→ **Work instructions**
Render all of the data below as a JSON list of strings, one string per line, with blank lines dropped. Leave the pictures out.

[Source records]
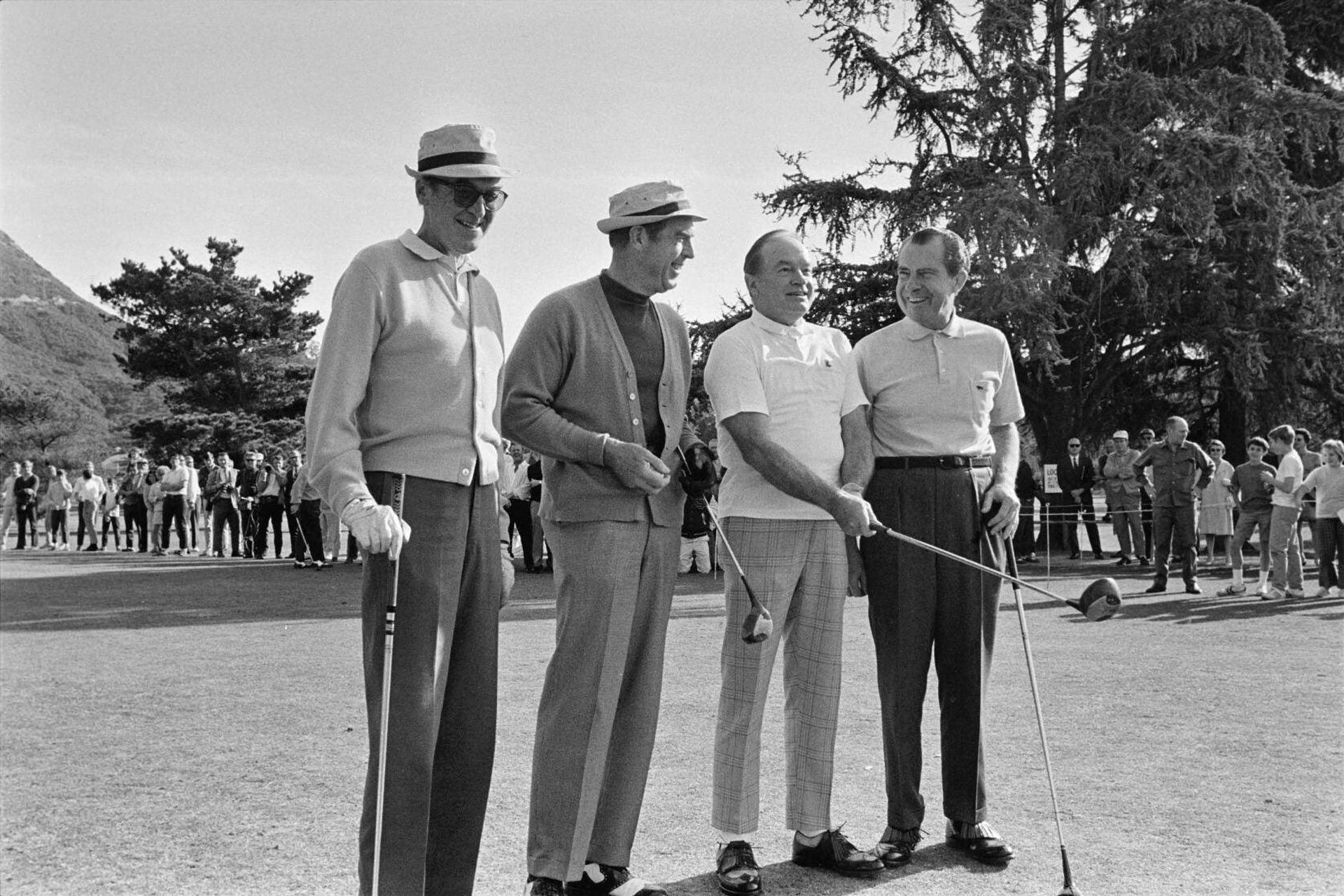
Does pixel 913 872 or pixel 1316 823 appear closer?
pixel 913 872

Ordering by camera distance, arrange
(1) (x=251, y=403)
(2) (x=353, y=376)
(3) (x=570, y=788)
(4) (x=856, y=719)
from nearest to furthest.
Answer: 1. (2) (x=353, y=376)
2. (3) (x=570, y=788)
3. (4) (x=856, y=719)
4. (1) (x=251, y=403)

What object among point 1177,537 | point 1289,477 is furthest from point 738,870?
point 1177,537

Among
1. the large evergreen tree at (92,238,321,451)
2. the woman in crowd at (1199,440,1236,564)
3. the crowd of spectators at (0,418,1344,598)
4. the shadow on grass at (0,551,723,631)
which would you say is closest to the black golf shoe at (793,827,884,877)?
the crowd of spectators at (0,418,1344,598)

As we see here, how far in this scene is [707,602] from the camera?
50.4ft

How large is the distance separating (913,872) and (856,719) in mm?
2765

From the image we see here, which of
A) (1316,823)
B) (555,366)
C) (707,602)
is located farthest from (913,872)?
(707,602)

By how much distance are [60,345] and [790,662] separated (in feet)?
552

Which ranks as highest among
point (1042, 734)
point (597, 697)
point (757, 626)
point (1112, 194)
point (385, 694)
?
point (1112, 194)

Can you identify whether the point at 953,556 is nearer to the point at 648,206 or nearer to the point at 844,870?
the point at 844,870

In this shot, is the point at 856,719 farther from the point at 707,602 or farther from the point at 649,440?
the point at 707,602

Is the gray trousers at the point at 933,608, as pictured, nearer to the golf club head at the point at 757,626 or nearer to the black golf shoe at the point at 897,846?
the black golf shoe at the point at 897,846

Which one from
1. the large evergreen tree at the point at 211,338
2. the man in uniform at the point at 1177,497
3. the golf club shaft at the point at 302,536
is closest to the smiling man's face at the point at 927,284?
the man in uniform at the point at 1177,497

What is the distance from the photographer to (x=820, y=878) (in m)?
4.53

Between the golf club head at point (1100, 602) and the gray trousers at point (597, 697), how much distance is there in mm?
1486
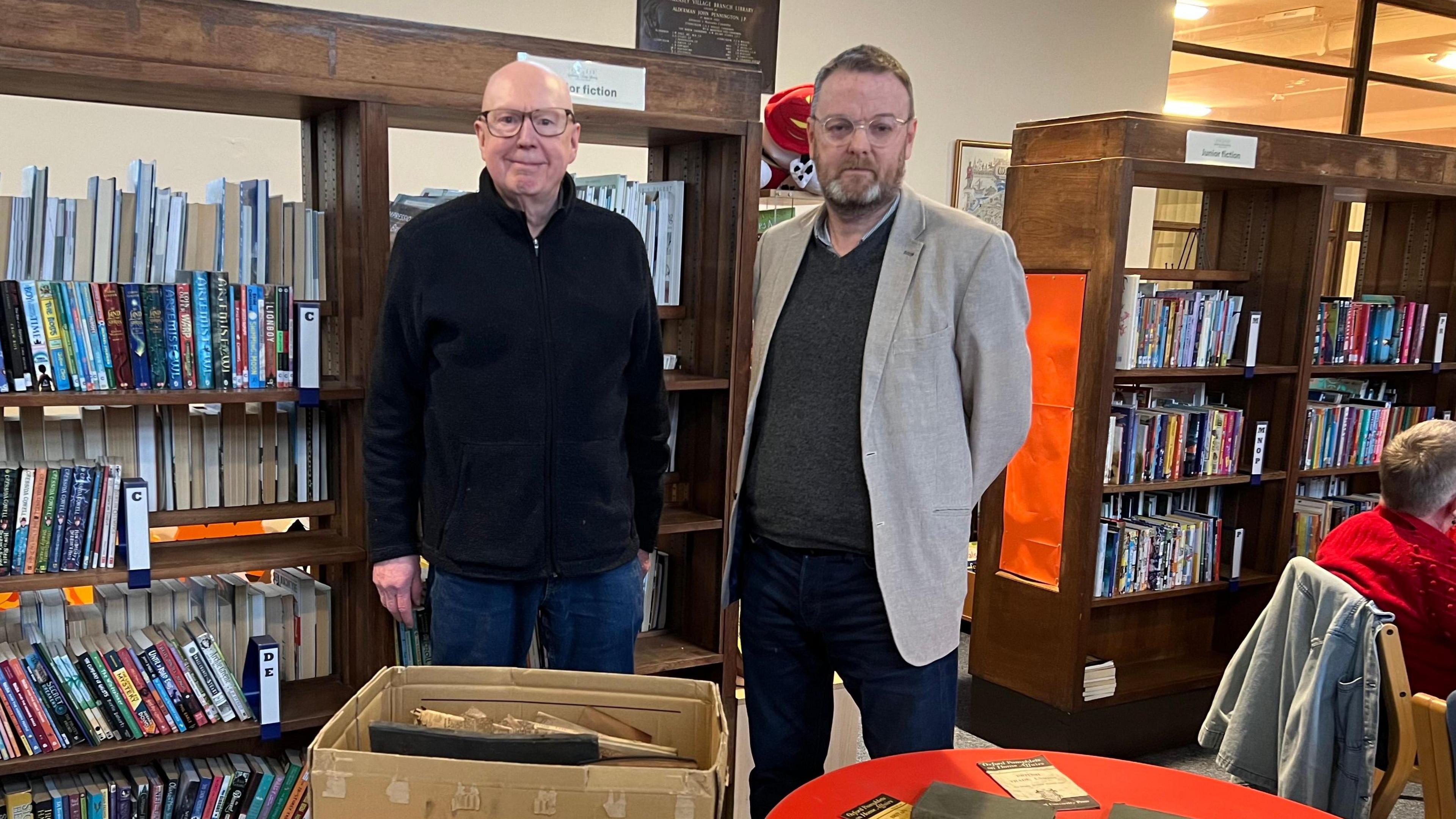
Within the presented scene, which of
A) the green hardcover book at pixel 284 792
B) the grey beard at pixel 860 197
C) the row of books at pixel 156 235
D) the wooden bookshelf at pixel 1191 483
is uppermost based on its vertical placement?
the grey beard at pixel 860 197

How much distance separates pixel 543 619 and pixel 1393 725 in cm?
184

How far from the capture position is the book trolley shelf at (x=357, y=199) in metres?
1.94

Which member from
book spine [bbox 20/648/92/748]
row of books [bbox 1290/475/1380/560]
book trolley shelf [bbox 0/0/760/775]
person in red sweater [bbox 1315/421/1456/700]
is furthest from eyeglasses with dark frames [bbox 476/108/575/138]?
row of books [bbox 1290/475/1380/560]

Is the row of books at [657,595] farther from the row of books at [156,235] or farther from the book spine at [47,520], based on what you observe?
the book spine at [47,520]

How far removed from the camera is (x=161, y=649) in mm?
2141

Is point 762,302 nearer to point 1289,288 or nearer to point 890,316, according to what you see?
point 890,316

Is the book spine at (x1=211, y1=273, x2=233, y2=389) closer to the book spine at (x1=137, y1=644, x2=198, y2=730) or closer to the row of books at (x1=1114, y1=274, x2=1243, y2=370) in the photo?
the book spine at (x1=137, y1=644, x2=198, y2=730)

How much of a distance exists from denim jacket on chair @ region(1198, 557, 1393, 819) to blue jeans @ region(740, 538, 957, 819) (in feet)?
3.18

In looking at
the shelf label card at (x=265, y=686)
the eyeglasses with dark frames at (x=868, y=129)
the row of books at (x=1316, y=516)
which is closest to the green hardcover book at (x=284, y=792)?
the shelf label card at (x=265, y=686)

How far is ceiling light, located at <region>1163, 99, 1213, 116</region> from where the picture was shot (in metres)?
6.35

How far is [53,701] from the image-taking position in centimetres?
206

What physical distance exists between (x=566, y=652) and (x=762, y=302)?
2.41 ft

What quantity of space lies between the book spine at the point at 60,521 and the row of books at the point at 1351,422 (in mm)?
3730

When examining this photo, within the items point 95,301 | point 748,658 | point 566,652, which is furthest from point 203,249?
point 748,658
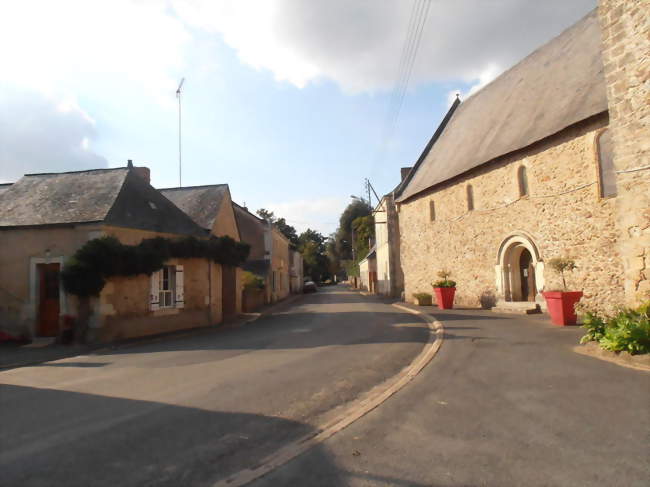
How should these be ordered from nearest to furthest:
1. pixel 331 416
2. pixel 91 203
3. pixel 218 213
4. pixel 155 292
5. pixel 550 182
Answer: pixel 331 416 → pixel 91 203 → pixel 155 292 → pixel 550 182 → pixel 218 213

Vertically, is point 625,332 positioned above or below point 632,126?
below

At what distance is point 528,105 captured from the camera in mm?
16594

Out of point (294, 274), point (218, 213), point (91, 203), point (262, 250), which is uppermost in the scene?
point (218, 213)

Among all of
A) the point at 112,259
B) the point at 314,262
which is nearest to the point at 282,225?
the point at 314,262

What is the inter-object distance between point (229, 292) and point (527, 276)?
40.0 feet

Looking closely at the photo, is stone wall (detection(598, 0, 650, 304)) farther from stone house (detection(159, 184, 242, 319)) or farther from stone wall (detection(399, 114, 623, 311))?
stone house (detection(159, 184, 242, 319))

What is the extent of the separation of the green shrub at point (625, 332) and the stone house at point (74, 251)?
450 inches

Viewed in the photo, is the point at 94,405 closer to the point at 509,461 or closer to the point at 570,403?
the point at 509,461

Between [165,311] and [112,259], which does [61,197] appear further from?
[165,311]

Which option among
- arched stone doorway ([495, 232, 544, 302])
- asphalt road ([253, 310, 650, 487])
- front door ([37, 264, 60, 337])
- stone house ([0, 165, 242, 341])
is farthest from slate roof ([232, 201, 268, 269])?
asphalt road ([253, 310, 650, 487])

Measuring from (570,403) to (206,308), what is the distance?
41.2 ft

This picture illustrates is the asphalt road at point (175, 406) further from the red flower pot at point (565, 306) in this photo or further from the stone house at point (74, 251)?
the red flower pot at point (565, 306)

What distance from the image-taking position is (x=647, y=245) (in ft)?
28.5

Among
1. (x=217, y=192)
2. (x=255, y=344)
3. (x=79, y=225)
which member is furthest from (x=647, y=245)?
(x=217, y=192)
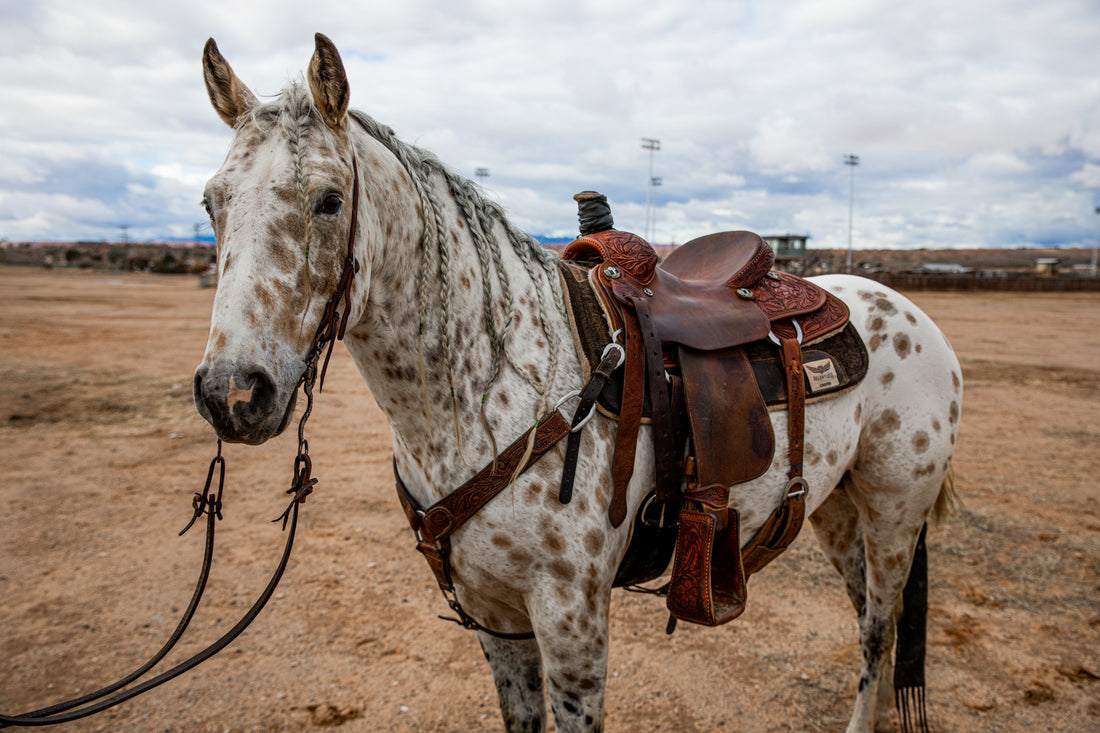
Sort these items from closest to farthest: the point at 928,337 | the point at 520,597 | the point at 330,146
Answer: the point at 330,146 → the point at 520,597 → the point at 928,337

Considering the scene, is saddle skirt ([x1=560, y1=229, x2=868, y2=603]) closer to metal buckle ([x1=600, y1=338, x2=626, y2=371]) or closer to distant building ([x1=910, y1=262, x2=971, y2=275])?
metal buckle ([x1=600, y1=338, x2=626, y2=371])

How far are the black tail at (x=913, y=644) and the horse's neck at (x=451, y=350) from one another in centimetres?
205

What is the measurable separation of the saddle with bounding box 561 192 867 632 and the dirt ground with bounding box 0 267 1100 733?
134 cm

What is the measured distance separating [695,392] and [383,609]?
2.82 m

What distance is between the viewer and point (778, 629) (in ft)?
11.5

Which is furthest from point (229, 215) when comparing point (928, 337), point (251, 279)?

→ **Answer to this problem**
[
  "Does pixel 913 872 or pixel 1316 823 appear closer?",
  "pixel 913 872",
  "Ordering by camera distance, arrange",
  "(1) (x=251, y=403)",
  "(2) (x=353, y=376)",
  "(3) (x=570, y=788)",
  "(4) (x=856, y=719)",
  "from nearest to furthest.",
  "Answer: 1. (2) (x=353, y=376)",
  "2. (3) (x=570, y=788)",
  "3. (4) (x=856, y=719)",
  "4. (1) (x=251, y=403)",
  "What object among point 1177,537 | point 1289,477 is furthest from point 738,870?",
  "point 1177,537",
  "Among",
  "1. the large evergreen tree at (92,238,321,451)",
  "2. the woman in crowd at (1199,440,1236,564)",
  "3. the crowd of spectators at (0,418,1344,598)",
  "4. the shadow on grass at (0,551,723,631)",
  "which would you say is closest to the black golf shoe at (793,827,884,877)?",
  "the crowd of spectators at (0,418,1344,598)",
  "As we see here, how far in this scene is [707,602] from the camera?",
  "50.4ft",
  "How large is the distance separating (913,872) and (856,719) in mm?",
  "2765",
  "From the image we see here, which of",
  "A) (1316,823)",
  "B) (555,366)",
  "C) (707,602)",
  "is located farthest from (913,872)?",
  "(707,602)",
  "By how much distance are [60,345] and [790,662] separated (in feet)?",
  "552",
  "Which ranks as highest among",
  "point (1042, 734)",
  "point (597, 697)",
  "point (757, 626)",
  "point (1112, 194)",
  "point (385, 694)",
  "?",
  "point (1112, 194)",
  "Can you identify whether the point at 953,556 is nearer to the point at 648,206 or nearer to the point at 844,870?",
  "the point at 844,870",
  "In this shot, is the point at 856,719 farther from the point at 707,602 or farther from the point at 649,440?",
  "the point at 707,602",
  "Is the gray trousers at the point at 933,608, as pictured, nearer to the golf club head at the point at 757,626 or nearer to the black golf shoe at the point at 897,846?",
  "the black golf shoe at the point at 897,846",
  "Which one from",
  "1. the large evergreen tree at the point at 211,338",
  "2. the man in uniform at the point at 1177,497",
  "3. the golf club shaft at the point at 302,536",
  "is closest to the smiling man's face at the point at 927,284?",
  "the man in uniform at the point at 1177,497",
  "What is the distance from the photographer to (x=820, y=878) (in m)?",
  "4.53",
  "Between the golf club head at point (1100, 602) and the gray trousers at point (597, 697), how much distance is there in mm?",
  "1486",
  "Within the presented scene, which of",
  "A) the green hardcover book at pixel 284 792",
  "B) the grey beard at pixel 860 197",
  "C) the row of books at pixel 156 235",
  "D) the wooden bookshelf at pixel 1191 483",
  "is uppermost based on its vertical placement?",
  "the grey beard at pixel 860 197",
  "How much distance separates pixel 543 619 and pixel 1393 725 in cm?",
  "184",
  "How far from the capture position is the book trolley shelf at (x=357, y=199) in metres?",
  "1.94",
  "Which member from",
  "book spine [bbox 20/648/92/748]",
  "row of books [bbox 1290/475/1380/560]",
  "book trolley shelf [bbox 0/0/760/775]",
  "person in red sweater [bbox 1315/421/1456/700]",
  "is furthest from eyeglasses with dark frames [bbox 476/108/575/138]?",
  "row of books [bbox 1290/475/1380/560]",
  "Is the row of books at [657,595] farther from the row of books at [156,235] or farther from the book spine at [47,520], based on what you observe?",
  "the book spine at [47,520]",
  "How far removed from the camera is (x=161, y=649) in mm?",
  "2141",
  "Is point 762,302 nearer to point 1289,288 or nearer to point 890,316, according to what you see?",
  "point 890,316",
  "Is the book spine at (x1=211, y1=273, x2=233, y2=389) closer to the book spine at (x1=137, y1=644, x2=198, y2=730) or closer to the row of books at (x1=1114, y1=274, x2=1243, y2=370) in the photo?",
  "the book spine at (x1=137, y1=644, x2=198, y2=730)",
  "How much of a distance exists from denim jacket on chair @ region(1198, 557, 1393, 819) to blue jeans @ region(740, 538, 957, 819) (in feet)?",
  "3.18",
  "In looking at",
  "the shelf label card at (x=265, y=686)",
  "the eyeglasses with dark frames at (x=868, y=129)",
  "the row of books at (x=1316, y=516)",
  "which is closest to the green hardcover book at (x=284, y=792)?",
  "the shelf label card at (x=265, y=686)",
  "How far is ceiling light, located at <region>1163, 99, 1213, 116</region> from where the picture was shot (in metres)?",
  "6.35",
  "How far is [53,701] from the image-taking position in centimetres?",
  "206",
  "What physical distance exists between (x=566, y=652) and (x=762, y=302)?",
  "2.41 ft",
  "What quantity of space lies between the book spine at the point at 60,521 and the row of books at the point at 1351,422 (in mm)?",
  "3730",
  "When examining this photo, within the items point 95,301 | point 748,658 | point 566,652, which is furthest from point 203,249?",
  "point 748,658",
  "How should these be ordered from nearest to furthest:",
  "1. pixel 331 416",
  "2. pixel 91 203",
  "3. pixel 218 213",
  "4. pixel 155 292",
  "5. pixel 550 182",
  "Answer: pixel 331 416 → pixel 91 203 → pixel 155 292 → pixel 550 182 → pixel 218 213",
  "Vertically, is point 625,332 positioned above or below point 632,126?",
  "below",
  "At what distance is point 528,105 captured from the camera in mm?",
  "16594",
  "Out of point (294, 274), point (218, 213), point (91, 203), point (262, 250), which is uppermost in the scene?",
  "point (218, 213)",
  "Among all of",
  "A) the point at 112,259",
  "B) the point at 314,262",
  "which is nearest to the point at 282,225?",
  "the point at 314,262",
  "What is the inter-object distance between point (229, 292) and point (527, 276)?",
  "40.0 feet",
  "Looking closely at the photo, is stone wall (detection(598, 0, 650, 304)) farther from stone house (detection(159, 184, 242, 319)) or farther from stone wall (detection(399, 114, 623, 311))?",
  "stone house (detection(159, 184, 242, 319))",
  "What is the extent of the separation of the green shrub at point (625, 332) and the stone house at point (74, 251)?",
  "450 inches",
  "Viewed in the photo, is the point at 94,405 closer to the point at 509,461 or closer to the point at 570,403?",
  "the point at 509,461",
  "Between [165,311] and [112,259], which does [61,197] appear further from?",
  "[165,311]",
  "Which option among",
  "- arched stone doorway ([495, 232, 544, 302])",
  "- asphalt road ([253, 310, 650, 487])",
  "- front door ([37, 264, 60, 337])",
  "- stone house ([0, 165, 242, 341])",
  "is farthest from slate roof ([232, 201, 268, 269])?",
  "asphalt road ([253, 310, 650, 487])",
  "Measuring from (570,403) to (206,308), what is the distance?",
  "41.2 ft",
  "This picture illustrates is the asphalt road at point (175, 406) further from the red flower pot at point (565, 306) in this photo or further from the stone house at point (74, 251)?",
  "the red flower pot at point (565, 306)",
  "What distance from the image-taking position is (x=647, y=245) (in ft)?",
  "28.5",
  "Among",
  "1. (x=217, y=192)",
  "2. (x=255, y=344)",
  "3. (x=79, y=225)",
  "which member is furthest from (x=647, y=245)?",
  "(x=217, y=192)",
  "Sort these items from closest to farthest: the point at 928,337 | the point at 520,597 | the point at 330,146",
  "Answer: the point at 330,146 → the point at 520,597 → the point at 928,337",
  "Considering the scene, is saddle skirt ([x1=560, y1=229, x2=868, y2=603]) closer to metal buckle ([x1=600, y1=338, x2=626, y2=371]) or closer to distant building ([x1=910, y1=262, x2=971, y2=275])?",
  "metal buckle ([x1=600, y1=338, x2=626, y2=371])",
  "How far are the black tail at (x=913, y=644) and the horse's neck at (x=451, y=350) from one another in centimetres?",
  "205",
  "What is the measurable separation of the saddle with bounding box 561 192 867 632 and the dirt ground with bounding box 0 267 1100 733?",
  "134 cm",
  "What is the measured distance separating [695,392] and [383,609]?",
  "2.82 m",
  "What distance is between the viewer and point (778, 629) (in ft)?",
  "11.5",
  "Which is furthest from point (229, 215) when comparing point (928, 337), point (251, 279)?"
]